Inaugurant une carrière de Boulbon rouverte, Philippe Quesne extrapole, à partir du Jardin des délices de Jérôme Bosch, la rêverie apocalyptique d’une communauté new age du futur. Un in situ bien pensé mais trop sage.
© Christophe Raynaud de Lage
Après le voyage en navette, montant dans les hauteurs de Boulbon, on croirait presque arriver sur Mars, tant l’attirail logistique qui jalonne le chemin jusqu’au trou qui sert de scène donne à l’expérience des airs d’excursion à risque en terre vierge. Avec en bonus des toilettes de la forme de l’œuf que les figures évanescentes de Philippe Quesne ne tarderont à amener, quelques minutes plus tard, au milieu de ce Jardin des délices, en citation directe du tableau éponyme peint par Jérôme Bosch au début du XVIe siècle.
Dans la roche
Il est sûrement déjà là, ce tableau entre ciel et terre, entre enfer et paradis : dans ce relatif déballage de moyens (au regard d’une édition relativement modeste dont la cour d’honneur antispectaculaire serait l’exemple-manifeste) ; dans l’attente joyeuse des nombreux festivaliers, le verre à la main, disputant le terrain au nécessaire attirail de sécurité ; dans l’annonce d’une utopie réactualisée au milieu de pièces qui crient de tous les côtés que le monde s’écroule. Alors on peut s’amuser à voir ce qu’il se passe sur scène comme une partie, le panneau central de tout cet événement de réouverture, et d’ailleurs, l’inscription organique de la pièce dans ce tout participe à nourrir le doute quant à sa survie dans la boîte noire.
Quid de l’œuvre elle-même, cette rêverie vaporeuse et ironique déployée entre l’immensité de parois rocheuses, depuis l’arrivée de cette troupe néo-hippie en minibus jusqu’à leur fuite céleste, en passant par de multiples rituels de groupe, incluant le solo de danse d’une grosse moule écarlate ? On doit dire l’intelligence d’un geste aussi plastique que scénique qui, sans chercher à singer les impossibles visions boschiennes, décide de les approcher par le détour ou le motif. Dire aussi la sécheresse d’un dispositif qui, dans la brèche ouverte nécessairement par ce dialogue toile-plateau, rate finalement un peu l’aire libre, l’espace ouvert à une forme vraiment à cheval entre le muséal et le scénique, c’est-à-dire la performance. L’understatement paradoxal de l’écriture sous-exploite alors les potentialités de la pièce à créer vraiment le vertige ou le trouble ; l’ironie y apparaît par moments comme une facilité, une manière inavouée pour la pièce de botter en touche une fois disposés tous ses éléments.

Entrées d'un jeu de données
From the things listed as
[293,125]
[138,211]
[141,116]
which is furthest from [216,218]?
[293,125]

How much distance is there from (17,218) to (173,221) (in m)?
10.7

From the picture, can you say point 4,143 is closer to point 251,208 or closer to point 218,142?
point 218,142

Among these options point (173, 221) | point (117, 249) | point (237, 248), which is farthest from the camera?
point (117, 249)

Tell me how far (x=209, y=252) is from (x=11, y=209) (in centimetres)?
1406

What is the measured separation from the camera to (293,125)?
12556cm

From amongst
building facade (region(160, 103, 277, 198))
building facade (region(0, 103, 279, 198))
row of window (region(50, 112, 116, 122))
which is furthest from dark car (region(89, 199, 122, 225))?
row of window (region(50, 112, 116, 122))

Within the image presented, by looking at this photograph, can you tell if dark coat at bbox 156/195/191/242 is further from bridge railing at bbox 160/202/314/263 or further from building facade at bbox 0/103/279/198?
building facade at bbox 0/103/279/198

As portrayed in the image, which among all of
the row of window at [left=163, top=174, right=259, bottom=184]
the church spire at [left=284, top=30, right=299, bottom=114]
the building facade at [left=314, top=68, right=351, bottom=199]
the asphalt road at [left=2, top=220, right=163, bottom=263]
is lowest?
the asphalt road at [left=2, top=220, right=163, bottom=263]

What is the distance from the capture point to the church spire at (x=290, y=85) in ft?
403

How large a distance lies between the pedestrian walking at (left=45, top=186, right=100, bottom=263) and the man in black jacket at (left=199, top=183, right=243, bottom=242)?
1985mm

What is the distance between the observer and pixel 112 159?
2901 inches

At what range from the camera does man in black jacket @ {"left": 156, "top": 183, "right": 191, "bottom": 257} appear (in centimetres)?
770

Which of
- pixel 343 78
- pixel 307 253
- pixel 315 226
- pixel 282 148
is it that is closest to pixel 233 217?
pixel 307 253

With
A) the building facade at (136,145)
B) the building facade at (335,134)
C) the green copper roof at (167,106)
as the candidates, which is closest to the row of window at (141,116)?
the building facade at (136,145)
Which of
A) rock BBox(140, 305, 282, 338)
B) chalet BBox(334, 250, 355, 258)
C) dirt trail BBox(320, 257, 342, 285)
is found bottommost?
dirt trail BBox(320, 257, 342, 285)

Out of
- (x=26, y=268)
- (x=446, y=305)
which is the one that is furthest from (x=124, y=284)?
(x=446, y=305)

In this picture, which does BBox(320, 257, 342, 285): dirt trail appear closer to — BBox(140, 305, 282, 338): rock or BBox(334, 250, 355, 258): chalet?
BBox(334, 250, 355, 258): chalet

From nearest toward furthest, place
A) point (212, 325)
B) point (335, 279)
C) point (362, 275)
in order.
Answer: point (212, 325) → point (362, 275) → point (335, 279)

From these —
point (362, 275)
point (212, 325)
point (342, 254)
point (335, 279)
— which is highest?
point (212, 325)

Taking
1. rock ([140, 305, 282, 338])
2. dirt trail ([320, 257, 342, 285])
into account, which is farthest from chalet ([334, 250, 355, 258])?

▸ Consignes de travail
1. D'après la critique, à quelle époque Jérôme Bosch a-t-il peint le tableau éponyme ?
2. Reprenez le passage de la critique compris entre « Inaugurant une carrière » et « du XVIe siècle. », bornes incluses, en substituant « autocar » à « navette ».

▸ Réponses par consigne
1. Au début du XVIe siècle.

2.
Inaugurant une carrière de Boulbon rouverte, Philippe Quesne extrapole, à partir du Jardin des délices de Jérôme Bosch, la rêverie apocalyptique d’une communauté new age du futur. Un in situ bien pensé mais trop sage.
© Christophe Raynaud de Lage
Après le voyage en autocar, montant dans les hauteurs de Boulbon, on croirait presque arriver sur Mars, tant l’attirail logistique qui jalonne le chemin jusqu’au trou qui sert de scène donne à l’expérience des airs d’excursion à risque en terre vierge. Avec en bonus des toilettes de la forme de l’œuf que les figures évanescentes de Philippe Quesne ne tarderont à amener, quelques minutes plus tard, au milieu de ce Jardin des délices, en citation directe du tableau éponyme peint par Jérôme Bosch au début du XVIe siècle.